"How does your garden grow with stitch?" is an update on a post I published way back in 2015, when I stitched my first "impressionist garden" for a course I was studying at the Embroiderers' Guild.
Gardens are my constant inspiration for my artwork, and I create gardens in cloth and stitch repetitively, using many different techniques. I am particularly fond of this heavily stitched embroidered "impressionist" garden.
In 2016, I stitched two small gardens in this style for an exhibition and they included photos of my husband's grandmother and her brother and sister as children. Although the collector who bought these two works did not know our family, the children reminded him of his own family from England of about the same era. These two 'gardens' have become my "stitch" reference and images which best showcase the technique although I don't have the originals any more.

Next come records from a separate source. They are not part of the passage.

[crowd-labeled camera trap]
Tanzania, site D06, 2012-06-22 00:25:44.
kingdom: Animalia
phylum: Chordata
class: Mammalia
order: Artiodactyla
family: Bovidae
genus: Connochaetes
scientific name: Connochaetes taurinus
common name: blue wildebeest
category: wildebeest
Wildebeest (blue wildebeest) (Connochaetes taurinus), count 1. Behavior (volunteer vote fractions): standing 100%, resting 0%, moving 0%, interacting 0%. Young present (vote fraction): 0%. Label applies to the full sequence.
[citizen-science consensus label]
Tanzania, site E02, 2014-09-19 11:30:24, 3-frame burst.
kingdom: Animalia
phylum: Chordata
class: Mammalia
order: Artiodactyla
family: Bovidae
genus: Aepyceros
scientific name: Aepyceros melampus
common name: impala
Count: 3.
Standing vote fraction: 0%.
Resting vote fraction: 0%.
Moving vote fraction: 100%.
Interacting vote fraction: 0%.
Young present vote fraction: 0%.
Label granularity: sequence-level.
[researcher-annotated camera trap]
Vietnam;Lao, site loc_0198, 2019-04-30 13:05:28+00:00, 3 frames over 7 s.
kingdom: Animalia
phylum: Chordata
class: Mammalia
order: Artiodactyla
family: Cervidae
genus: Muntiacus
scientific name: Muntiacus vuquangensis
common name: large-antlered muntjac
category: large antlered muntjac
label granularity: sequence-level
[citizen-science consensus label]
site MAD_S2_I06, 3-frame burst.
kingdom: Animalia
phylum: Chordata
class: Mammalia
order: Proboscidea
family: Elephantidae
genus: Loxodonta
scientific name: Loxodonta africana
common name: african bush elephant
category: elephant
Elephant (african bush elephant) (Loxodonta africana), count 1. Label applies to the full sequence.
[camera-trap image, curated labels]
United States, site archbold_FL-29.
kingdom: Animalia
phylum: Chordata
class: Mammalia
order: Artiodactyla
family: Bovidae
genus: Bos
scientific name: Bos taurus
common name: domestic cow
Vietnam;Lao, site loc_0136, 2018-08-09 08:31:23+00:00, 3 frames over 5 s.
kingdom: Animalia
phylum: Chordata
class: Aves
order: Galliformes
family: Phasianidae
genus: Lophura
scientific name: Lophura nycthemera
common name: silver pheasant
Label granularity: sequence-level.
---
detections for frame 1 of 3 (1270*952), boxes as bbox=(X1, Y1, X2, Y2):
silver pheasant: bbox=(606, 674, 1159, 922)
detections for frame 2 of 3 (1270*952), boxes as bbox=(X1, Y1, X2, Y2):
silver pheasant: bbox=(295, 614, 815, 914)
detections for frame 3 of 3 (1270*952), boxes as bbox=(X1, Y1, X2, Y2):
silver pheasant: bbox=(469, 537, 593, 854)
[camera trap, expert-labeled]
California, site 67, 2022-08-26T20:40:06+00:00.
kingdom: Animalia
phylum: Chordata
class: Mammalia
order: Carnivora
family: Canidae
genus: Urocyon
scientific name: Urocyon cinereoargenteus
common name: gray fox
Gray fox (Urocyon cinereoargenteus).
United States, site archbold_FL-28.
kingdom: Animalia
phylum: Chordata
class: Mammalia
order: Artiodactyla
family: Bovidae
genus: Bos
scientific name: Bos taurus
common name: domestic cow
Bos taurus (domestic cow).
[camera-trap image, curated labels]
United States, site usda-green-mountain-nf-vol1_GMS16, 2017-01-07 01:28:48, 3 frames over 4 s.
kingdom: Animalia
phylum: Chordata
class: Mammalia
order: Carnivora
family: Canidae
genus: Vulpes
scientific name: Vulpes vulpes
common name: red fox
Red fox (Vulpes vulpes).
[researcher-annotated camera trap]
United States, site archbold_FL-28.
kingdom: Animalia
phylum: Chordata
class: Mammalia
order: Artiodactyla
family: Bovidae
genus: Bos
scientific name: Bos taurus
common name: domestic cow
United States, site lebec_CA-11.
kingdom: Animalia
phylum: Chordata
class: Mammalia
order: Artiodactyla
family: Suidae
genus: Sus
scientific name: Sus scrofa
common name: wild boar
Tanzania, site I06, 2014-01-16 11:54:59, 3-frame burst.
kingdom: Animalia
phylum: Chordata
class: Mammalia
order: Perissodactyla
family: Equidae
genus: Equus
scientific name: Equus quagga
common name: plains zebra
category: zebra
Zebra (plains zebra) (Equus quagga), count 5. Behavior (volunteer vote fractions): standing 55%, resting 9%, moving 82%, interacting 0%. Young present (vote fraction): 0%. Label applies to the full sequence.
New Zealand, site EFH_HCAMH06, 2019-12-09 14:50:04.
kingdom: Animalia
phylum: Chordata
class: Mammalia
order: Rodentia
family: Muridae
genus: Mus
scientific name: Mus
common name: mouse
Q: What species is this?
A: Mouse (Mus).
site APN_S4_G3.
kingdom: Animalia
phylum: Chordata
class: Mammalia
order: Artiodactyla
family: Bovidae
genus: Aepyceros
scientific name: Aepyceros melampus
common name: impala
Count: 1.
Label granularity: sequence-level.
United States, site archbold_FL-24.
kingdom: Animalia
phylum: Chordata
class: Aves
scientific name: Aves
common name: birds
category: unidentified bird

Since then, quite a few other gardens have grown, often to celebrate significant birthdays of family and friends ... pictured, one square in 2017, stitched as a contribution to a family quilt for my husband, and the other in 2018, for a friend's 80th birthday.
What prompted a recent return to these stitched gardens? Over the last few years, I have stitched a series called "Garden Threads" - a slow stitching abstract exploration of colour, using only basic stitches - running stitch and random cross stitch. This year, I started embroidery some "healing" flowers and really enjoyed the process of representing flowers in stitch again .
And like that, a new series was started this year, 2025 .... and just this last weekend, I shared the process with six lovely stitchers, who I think enjoyed the experience of stitching a garden too.